Avec transition : il est dérangeant de ne pouvoir mesurer combien de ce que l’on exige pour soi-même constitue de fait l’échelle de critères entendus. Même en tentant de rester imperméable aux injonctions des magazines et des films, des propos rabâchés dans les conversations, des plaisanteries masculines, il faut se rendre à l’évidence : on y obéit, la problématique courante se lisant plutôt : jusqu’à quel point ? Or on est forcé souvent de se décourager ; car cette imperméabilité est constamment objectée par les comportements intelligents poussant dans le sens inverse. Les remarques d’amis, de personnes de confiance, les gestes pieux d’entretien physique, la non-dérogation massive à ces prescriptions. Si bien que l’on désespère : et éternellement, l’on se demandera pourquoi, toujours, revient-il aux femmes de se sentir non-entretenues, soulignées, ou même dans le plus simple cas, regardées, pour une chtare sur la tronche, deux poils sur la jambe, un corps détendu ? Le simple fait que même des hommes à forte sympathie féminine et / ou féministe ne s’empêchent de noter mentalement ou de verbaliser un manquement aux pré-supposés esthétiques, et de remarquer – presque mécaniquement – lorsque le contrat est rempli, pousse presque à capituler. La comparaison perpétuelle induite dans le regard que se jette une femme est une arme de destruction d’estime très puissante, et la savoir perpétuée par tout un chacun et chacune au quotidien, sans même en prendre note, laisse un goût d’amère défaite en croisant les reflets.

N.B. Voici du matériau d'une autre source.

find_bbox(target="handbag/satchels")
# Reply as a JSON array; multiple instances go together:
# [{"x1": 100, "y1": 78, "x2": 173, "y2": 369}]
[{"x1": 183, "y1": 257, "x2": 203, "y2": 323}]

Ça n’est pas un sentiment neuf, j’avais déjà exposé quelques unes des baffes envoyées par Despentes, mais la récurrence du sentiment amène le ressassement. Mona Chollet oeuvre aussi en périphérie avec des analyses pointues, dont on recommandera la lecture avec une exhortation de type océanique.

Aujourd’hui, une femme peut mener sa vie, la réussir aussi bien qu’un homme, se voir reconnaître les mêmes compétences, les mêmes droits, se faire respecter, s’épanouir comme un homme. Il faut qu’elle ait vraiment mauvais esprit, qu’elle cherche activement les emmerdes, pour qu’elle s’entête à remettre l’organique sur la table. Tout le monde la désapprouvera, et pas seulement les hommes – et pas forcément les hommes. Il est pourtant très facile d’y renoncer sans trop se perdre soi-même. Et il y aura toujours des femmes qui y renonceront très volontiers, sans même éprouver le sentiment d’un renoncement, tant les compensations sociales sont importantes. Il y aura toujours des femmes qui pratiqueront ce que l’on pourrait appeler le « dumping amoureux », en proposant aux hommes la douceur, la docilité, une intellectualité raisonnablement bridée, un corps lisse, « allégé » – tout ce que les normes sociales exigent d’elles. Cette conformité assurera au couple un prestige non négligeable, une image de lui-même flatteuse et confortable. Oui, Catherine Breillat a eu de la chance de trouver un homme pour lui faire des enfants… Il y a une dizaine d’années, dans Elle, un article (qui m’avait beaucoup impressionnée) recommandait aux femmes de ne surtout pas se montrer drôles si elles voulaient séduire un homme. Si elles le faisaient rire, elles seraient cantonnées au rôle de la bonne copine, et « le week-end à Venise, ce serait pour une autre ». C’était peut-être un peu injuste, mais c’était comme ça : il fallait s’y faire. Eh, oui ! Soyez tarte ! Sinon, tintin, Venise ! Compris ? L’exemple est peut-être un peu extrême, mais elle se situe là, la limite tangible de la libération de la femme, aujourd’hui : comment concilier son désir d’être aimée avec son envie de vérité, ou de fidélité à soi-même ?

Dammet, Jeanette

(Ma mère) était encore en vie quand mon premier roman, Les oranges ne sont pas les seuls fruits, a été publié en 1985. Il est en partie autobiographique dans le sens où il raconte l’histoire d’une petite fille adoptée par un couple de pentecôtistes. On la destine a être missionnaire. Au lieu de cela, elle tombe amoureuse d’une fille. Catastrophe. La jeune fille quitte la maison, se débrouille pour entrer à Oxford, puis revient chez elle où elle découvre que sa mère s’est bricolé une CB pour diffuser les Évangiles aux païens.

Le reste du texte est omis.